Problem description »
Reproduce without changes the part that begins with the line containing "When comparing point" and runs through the end of the items.

Dataset content »
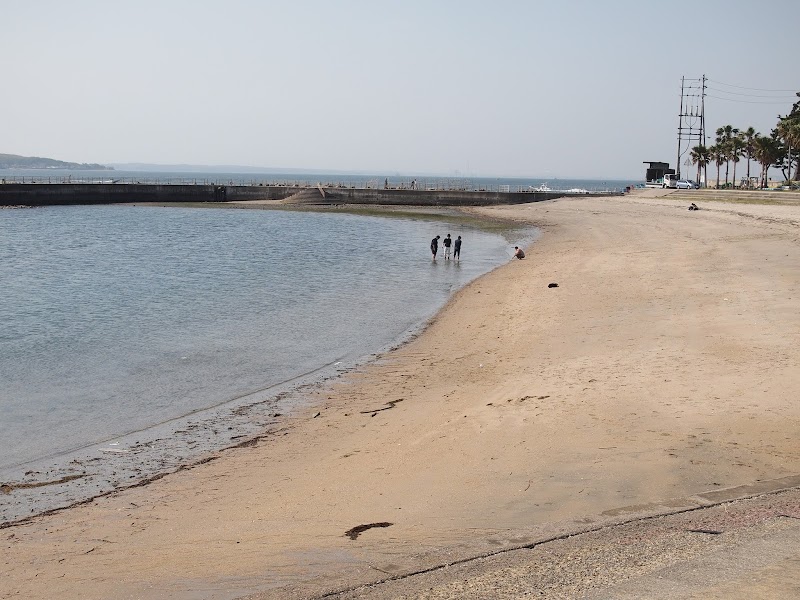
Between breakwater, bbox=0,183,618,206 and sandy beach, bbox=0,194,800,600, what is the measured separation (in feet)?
241

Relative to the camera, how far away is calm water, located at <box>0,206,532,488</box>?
15344 mm

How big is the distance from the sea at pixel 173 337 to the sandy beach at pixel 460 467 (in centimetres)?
120

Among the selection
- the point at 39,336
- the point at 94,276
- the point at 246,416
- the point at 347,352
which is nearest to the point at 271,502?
the point at 246,416

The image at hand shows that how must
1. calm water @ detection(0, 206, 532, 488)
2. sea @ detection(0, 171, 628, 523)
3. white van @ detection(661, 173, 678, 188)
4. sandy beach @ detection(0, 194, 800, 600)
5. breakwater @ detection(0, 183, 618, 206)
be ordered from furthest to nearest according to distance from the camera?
1. white van @ detection(661, 173, 678, 188)
2. breakwater @ detection(0, 183, 618, 206)
3. calm water @ detection(0, 206, 532, 488)
4. sea @ detection(0, 171, 628, 523)
5. sandy beach @ detection(0, 194, 800, 600)

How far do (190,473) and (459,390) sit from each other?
5498 mm

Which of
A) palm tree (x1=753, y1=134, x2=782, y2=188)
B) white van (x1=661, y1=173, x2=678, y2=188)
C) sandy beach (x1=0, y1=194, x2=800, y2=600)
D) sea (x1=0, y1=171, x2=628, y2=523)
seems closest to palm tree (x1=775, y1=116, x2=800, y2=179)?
palm tree (x1=753, y1=134, x2=782, y2=188)

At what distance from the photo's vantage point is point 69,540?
8.65 m

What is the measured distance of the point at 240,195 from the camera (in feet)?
326

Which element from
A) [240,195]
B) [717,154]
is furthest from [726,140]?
[240,195]

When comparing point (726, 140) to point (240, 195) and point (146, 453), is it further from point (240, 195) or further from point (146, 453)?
point (146, 453)

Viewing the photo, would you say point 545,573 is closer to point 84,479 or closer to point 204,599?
point 204,599

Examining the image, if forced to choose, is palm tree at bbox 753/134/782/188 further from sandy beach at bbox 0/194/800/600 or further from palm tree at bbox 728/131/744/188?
sandy beach at bbox 0/194/800/600

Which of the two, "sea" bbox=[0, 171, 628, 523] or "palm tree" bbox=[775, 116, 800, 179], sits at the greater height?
"palm tree" bbox=[775, 116, 800, 179]

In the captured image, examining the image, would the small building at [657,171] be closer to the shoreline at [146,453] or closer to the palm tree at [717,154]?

Result of this task »
When comparing point (726, 140) to point (240, 195) and point (146, 453), is it further from point (240, 195) or further from point (146, 453)?
point (146, 453)

Viewing the photo, would you say point 545,573 is closer to point 84,479 or closer to point 204,599?
point 204,599

Examining the image, if forced to choose, is palm tree at bbox 753/134/782/188 further from sandy beach at bbox 0/194/800/600 or further from palm tree at bbox 728/131/744/188?
sandy beach at bbox 0/194/800/600

Which of the two, "sea" bbox=[0, 171, 628, 523] or "palm tree" bbox=[775, 116, 800, 179], sits at the greater height?
"palm tree" bbox=[775, 116, 800, 179]

In the captured image, examining the image, would the small building at [657,171] be closer to the shoreline at [146,453] or closer to the palm tree at [717,154]?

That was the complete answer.